Magnetohydrodynamic disk-winds play a key role in the formation of massive stars by providing the fine-tuning between accretion and ejection, where excess angular momentum is redirected away from the disk, allowing further mass growth. However, only a limited number of disk-wind sources have been detected to date. To better constrain the exact mechanism of this phenomenon, expanding the sample is critical. We performed an analysis of the disk-wind candidate G11.92-0.61 MM1 by estimating the physical parameters of the system and constraining the wind-launching mechanism. Atacama Large Millimeter/submillimeter Array (ALMA) Band 6 observations were conducted in September 2021 with ALMA's longest baselines, which provided a synthesised beam of 30 mas. We obtained high-resolution images of the CH3CN (v8=1 and v=0), CH3OH, SO2, and SO molecular lines, and the 1.3 mm continuum. Our molecular data allowed us to refine the parameters of the disk-outflow system in MM1. The rotating disk is resolved into two regions with distinct kinematics: the inner region (<300 au) is traced by high-velocity emission of high-excitation CH3CN lines and shows a Keplerian rotation; the outer region (>300 au), traced by mid-velocity CH3CN emission, rotates in a sub-Keplerian regime.
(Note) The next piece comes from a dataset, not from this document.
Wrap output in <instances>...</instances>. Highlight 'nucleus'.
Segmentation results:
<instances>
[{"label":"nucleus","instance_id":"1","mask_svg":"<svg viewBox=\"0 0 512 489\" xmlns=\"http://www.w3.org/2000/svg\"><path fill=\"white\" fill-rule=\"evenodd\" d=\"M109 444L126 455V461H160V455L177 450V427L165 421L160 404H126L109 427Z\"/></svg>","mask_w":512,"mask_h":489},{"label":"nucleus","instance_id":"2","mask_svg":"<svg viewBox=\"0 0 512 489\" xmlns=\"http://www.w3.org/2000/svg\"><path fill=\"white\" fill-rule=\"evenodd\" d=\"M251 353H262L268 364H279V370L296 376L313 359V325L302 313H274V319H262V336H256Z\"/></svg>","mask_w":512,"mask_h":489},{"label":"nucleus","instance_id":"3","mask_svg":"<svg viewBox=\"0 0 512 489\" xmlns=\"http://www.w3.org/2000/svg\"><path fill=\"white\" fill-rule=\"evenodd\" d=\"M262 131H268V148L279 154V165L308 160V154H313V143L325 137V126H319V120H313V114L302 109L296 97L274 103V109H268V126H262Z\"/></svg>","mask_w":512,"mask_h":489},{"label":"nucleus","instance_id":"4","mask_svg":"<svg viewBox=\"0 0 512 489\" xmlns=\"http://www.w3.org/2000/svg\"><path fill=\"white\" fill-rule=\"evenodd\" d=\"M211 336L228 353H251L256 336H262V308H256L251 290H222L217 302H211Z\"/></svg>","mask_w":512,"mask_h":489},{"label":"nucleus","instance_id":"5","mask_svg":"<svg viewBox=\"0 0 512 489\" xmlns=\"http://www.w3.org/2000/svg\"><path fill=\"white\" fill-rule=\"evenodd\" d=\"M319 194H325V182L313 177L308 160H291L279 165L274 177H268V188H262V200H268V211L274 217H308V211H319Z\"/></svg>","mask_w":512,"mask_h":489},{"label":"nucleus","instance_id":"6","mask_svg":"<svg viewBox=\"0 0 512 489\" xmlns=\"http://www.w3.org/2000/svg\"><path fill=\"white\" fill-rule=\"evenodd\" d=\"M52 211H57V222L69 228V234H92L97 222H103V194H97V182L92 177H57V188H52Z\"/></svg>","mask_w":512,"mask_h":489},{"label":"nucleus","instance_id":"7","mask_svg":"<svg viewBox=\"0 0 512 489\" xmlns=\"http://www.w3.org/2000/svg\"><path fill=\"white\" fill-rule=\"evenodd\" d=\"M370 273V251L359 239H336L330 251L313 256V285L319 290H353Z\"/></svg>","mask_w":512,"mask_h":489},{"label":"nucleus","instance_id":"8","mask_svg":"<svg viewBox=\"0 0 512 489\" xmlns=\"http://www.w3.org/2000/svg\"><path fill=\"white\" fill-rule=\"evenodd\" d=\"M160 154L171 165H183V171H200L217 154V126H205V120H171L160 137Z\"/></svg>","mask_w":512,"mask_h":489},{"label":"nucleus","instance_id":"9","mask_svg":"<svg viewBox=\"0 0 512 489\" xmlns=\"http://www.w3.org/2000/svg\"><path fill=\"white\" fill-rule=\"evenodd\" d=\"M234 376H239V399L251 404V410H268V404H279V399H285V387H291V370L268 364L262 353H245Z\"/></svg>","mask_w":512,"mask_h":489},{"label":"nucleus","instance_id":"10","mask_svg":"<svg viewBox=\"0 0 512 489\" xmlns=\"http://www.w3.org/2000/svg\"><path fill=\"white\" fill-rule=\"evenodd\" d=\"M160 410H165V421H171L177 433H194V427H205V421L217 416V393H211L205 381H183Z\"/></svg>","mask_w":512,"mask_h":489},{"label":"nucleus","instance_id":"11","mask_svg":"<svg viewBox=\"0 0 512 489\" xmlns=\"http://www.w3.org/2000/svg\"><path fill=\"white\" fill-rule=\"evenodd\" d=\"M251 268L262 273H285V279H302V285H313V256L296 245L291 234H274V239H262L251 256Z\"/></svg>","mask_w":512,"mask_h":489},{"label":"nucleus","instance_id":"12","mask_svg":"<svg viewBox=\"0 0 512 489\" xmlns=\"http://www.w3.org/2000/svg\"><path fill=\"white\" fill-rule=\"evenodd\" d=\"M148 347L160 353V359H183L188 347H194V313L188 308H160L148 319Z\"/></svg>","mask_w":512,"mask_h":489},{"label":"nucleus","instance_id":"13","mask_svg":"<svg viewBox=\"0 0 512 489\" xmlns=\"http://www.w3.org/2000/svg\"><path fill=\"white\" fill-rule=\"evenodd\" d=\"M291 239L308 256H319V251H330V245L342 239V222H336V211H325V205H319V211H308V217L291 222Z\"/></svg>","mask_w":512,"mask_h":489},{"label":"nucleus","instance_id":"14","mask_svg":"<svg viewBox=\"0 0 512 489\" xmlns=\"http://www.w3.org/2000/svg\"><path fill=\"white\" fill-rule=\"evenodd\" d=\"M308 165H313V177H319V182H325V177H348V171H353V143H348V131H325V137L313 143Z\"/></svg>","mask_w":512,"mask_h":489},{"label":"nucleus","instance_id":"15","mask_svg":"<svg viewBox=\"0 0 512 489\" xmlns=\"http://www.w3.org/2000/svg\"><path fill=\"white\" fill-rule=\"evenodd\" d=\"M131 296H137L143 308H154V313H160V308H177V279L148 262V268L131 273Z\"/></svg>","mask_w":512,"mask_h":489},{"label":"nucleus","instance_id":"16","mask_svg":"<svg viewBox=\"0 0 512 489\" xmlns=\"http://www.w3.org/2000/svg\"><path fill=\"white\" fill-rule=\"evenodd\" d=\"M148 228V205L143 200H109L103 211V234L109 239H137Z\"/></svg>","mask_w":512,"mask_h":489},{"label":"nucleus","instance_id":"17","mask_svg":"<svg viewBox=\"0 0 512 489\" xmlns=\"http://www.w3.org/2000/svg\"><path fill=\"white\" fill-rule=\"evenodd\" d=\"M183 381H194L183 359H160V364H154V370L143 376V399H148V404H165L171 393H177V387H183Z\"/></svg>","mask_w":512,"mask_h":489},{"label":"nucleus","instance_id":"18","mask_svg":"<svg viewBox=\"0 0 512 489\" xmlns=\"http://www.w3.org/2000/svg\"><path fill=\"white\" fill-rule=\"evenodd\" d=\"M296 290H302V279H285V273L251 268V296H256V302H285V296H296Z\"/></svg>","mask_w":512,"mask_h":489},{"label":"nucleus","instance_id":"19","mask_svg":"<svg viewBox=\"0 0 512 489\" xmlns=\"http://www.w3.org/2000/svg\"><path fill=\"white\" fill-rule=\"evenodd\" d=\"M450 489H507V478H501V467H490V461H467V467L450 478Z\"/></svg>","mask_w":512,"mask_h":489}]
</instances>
The central source is estimated to be 20 M, which is about half the mass estimated in previous lower-resolution studies. A strong collimated outflow is traced by SO and SO2 emission up to 3400 au around MM1a. The SO and SO2 emissions show a rotation-dominated velocity pattern, a constant specific angular momentum, and a Keplerian profile that suggests a magneto-centrifugal disk-wind origin with launching radii of 50-100 au. G11.92-0.61 MM1 appears to be one of the clearest cases of molecular line-traced disk-winds detected around massive protostars.